As to the patients' most affected body areas and age, the authors' observations, in their majority, are uniform(1, 6, 9, 12), etecting a greater incidence on the thorax, followed by the limbs proximal extremities and, less frequently, the head and neck, in patients between 20 and 50 years in age. In our casuisty, however small, we have observed the same prevalence.

Rutgers and colleagues and Lanskin report a slight prevalence on the male sex(6, 9), while Bendix-Hansen and colleagues have detected the same frequency on both sexes(1).

The local recurrence index is of about 50%, even after the adequate excision of the lesion. Rutgers and colleagues and Lanskin observe that surgical margins wider than 3 cm cause this index to drop to 20 - 30%(6, 9). Smola and colleagues, on their turn, suggest the aponeurotic fascia resection to minimize the recurrences(10).

The metastasis are rare (5% of the cases). In accordance with the studies of Platil and colleagues, the dissemination occurs hematogenically (4%) and lynphatically for regionallynphatic ganglia (1%), occurring between 7 and 15 years after the primary tumor coming out(8). For Lanskin(6), the lung is the preferred target (80%), with less common occurrences in the brain, bones, heart and pancreas. According to these authors, the metastasis are more frequent after multiple local recurrences.

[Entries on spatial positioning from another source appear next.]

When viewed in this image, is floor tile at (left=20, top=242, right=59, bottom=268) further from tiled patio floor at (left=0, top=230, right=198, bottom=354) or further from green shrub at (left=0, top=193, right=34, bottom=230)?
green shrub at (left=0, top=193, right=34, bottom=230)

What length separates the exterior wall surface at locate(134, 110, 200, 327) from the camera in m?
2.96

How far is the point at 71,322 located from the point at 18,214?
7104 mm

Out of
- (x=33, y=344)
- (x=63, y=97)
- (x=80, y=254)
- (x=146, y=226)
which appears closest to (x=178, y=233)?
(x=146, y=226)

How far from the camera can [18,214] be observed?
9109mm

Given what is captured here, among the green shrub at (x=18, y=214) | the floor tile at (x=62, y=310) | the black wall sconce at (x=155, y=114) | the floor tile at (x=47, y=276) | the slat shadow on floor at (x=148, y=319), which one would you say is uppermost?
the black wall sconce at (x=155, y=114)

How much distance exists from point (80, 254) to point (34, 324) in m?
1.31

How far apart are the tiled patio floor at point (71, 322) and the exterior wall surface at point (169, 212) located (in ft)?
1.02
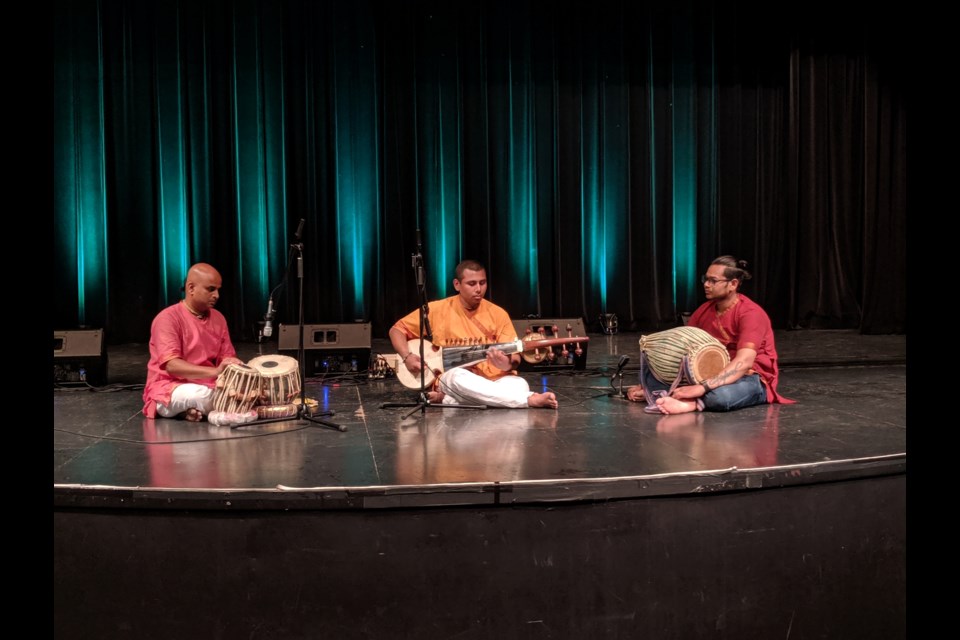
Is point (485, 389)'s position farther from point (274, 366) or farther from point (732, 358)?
point (732, 358)

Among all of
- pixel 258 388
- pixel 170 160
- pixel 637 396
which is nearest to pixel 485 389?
pixel 637 396

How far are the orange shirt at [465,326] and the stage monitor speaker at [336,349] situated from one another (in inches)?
49.3

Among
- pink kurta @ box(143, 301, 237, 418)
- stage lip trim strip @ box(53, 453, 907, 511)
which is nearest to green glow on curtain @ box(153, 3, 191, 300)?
pink kurta @ box(143, 301, 237, 418)

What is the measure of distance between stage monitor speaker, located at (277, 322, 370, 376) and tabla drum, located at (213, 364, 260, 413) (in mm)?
1799

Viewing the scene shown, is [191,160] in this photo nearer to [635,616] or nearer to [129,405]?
[129,405]

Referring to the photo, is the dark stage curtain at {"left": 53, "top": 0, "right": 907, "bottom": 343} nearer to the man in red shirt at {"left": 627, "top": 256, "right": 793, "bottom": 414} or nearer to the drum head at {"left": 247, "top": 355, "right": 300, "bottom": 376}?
the drum head at {"left": 247, "top": 355, "right": 300, "bottom": 376}

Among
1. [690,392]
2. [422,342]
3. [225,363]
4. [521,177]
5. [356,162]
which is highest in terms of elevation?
[356,162]

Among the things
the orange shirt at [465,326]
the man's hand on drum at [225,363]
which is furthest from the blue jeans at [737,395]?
the man's hand on drum at [225,363]

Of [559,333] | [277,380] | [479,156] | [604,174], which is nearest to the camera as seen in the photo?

In our casuisty, only one patient was controlled for 12 months after surgery, and he did not present local recurrences nor metastasis. As to the giant tumor case, after one year the patient was well, even without medical follow-up and with the bloody area healed by second intention. In accordance with our patients' characteristics, this generally occurs because they are feeling well and do not want to be absent from work or have transportation expenses "just to be seen by the doctor". In case of recurrence, they will undoubtely come back.

As far as the treatment is concerned, the authors unanimously advise local surgical resection with peripherical margins of 2-3 cm, including the subjacent fascia. We have opted for the same procedure, but in infiltrative lesions the resection must go beyond the fascia as far as necessary.

The preoperative embolization of the tumoral mass was indicated only for the giant tumor, reducing significantly its size and turgescence and facilitating the surgical act with minimal bleeding.

In a conjoint evaluation with our hospital Oncology Service, we have opted not to use radiotherapy as adjuvant or therapeutic procedure. Referring to the literature, we have found out that the radiotherapy role is still undefined. The authors whose works we have used in our research emphatically state that the "Dermatofibrosarcoma protuberans" cases treated with radiotherapy did not present any response(1, 9, 12). Among them, only Taylor and colleagues consider that readiotherapy may represent a therapeutic alternative in unresectionable lesions(12).


1. BENDIX-HANSEN, K., MYHRE-IENSEN, 0., KAAE, S. Dermatofibrosarcoma protuberans: A clinico-pathological study of nineteen cases and review of the world literature. Scand. J. Plast. Reconstr. Surg. 17:247-252, 1983.

2. DARIER, J.; FERRAND, M. Dermatofibromes progressifs et recidivants ou fibrosarcomes de la peau. Ann. de Dermat. 6:545-62, 1924.

3. FLETCHER, C. D.; EVANS, B. J.; MACARTNEY, J. C. Dermatofibrosarcoma protuberans: a clinico-pathological and immunohistochemical study with a review of the literature. Histopathology 9:921-938, 1985.

4. HASHIMOTO, K.; BROWNSTEIN, M. H.; JAKOBIAC, F. A. Dermatofibrosarcoma protuberans. Arch. Dermatol. 110:874-885, 1974.

5. HOFFMAN, E. Uber das Knollentreibende Fibrosarkon der Haut (Dermatofibrosarcoma protuberans). Dermat. Zeitschn 43:1-8, 1925.

6. LANSKIN, W B. Dermatofibrosarcoma protuberans. Cancer journal for Clinicians 42(2):116-125,1992.

7. OZZELO, L.; HAMELS, J. The Histiocytic Nature of Dermatofibrosarcoma protuberans - Tissue culture and electron microscopic study. Am. J. Clin. Pathol. 65:136-148, 1976.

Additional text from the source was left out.